Among administrators, particularly those with power, such countervailing arrogance had similarly predictable effects. Arrogance and self-regard bred contempt for colleagues and underlings alike. This contempt is a form of corruption that disallows a leader from seeing how their actions or inactions impact those around them. In the worst scenarios, it morphs into or becomes an excuse for an utter lack of empathy combined with a fatuous disregard for introspection, which results inevitably in a propensity to bully. For these administrators, their position or even just their title was the ultimate sign of their great merit. They were impervious to criticism and could only be challenged by those of higher rank, before whom they groveled and toadied.
Those who best managed their imposter syndrome were the ones who, as faculty or administrators, recognized the syndrome as a phantasm, a self-imposed criticism that fraudulently disguised itself as a judgment by others or by academia as a whole. In other words, they knew that the imposter syndrome was itself an imposter. These professionals realized that just about everyone was suffering from it, and the ones who appeared to have dispelled it by bloviating about their own accomplishments and superiority were usually the ones who were most tormented by the syndrome.
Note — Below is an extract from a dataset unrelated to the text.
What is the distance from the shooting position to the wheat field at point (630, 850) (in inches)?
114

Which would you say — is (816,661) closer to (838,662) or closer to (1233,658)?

The more well adjusted still felt like imposters from time to time, but they put those feelings in context and embraced their role as a faculty member or administrator first. Their goal was to do as well as they could without over-striving, bullying, or cowering. This lot was not perfect, but they did not beat themselves up for all their imperfections. Instead, they accepted that perfection is an impossible and unworthy goal (a matter I will discuss in a later post) and chose instead a growth mindset of constant self-review, adjustment, and improvement. Their efforts could be exhausting and certainly humbling, but they did the least harm.
I write here of higher education because it is the field I know best and the one, as I said, that may have the worse epidemic of imposter syndrome. I recognize and understand that not everyone in academia is affected by the syndrome and that it infects professional fields far and wide. I only hope that readers from every discipline can find something useful in this little essay and whatever hard-earned wisdom I can bring to it.
So if you feel inadequate, like you do not deserve what you have earned, remember that you are not alone. Many, perhaps most around you feel like imposters in their own skin. The best response is not to fix your mind on your own inadequacies. Nor is it to double down on your imposterism and pump yourself up beyond reason. The best mindset is one of recognition, acceptance, and growth. Let's face it. We are all imposters. Indeed, I feel like an imposter writing and posting this piece, but here we are. Imposters may rule the world, but we first need to rule ourselves.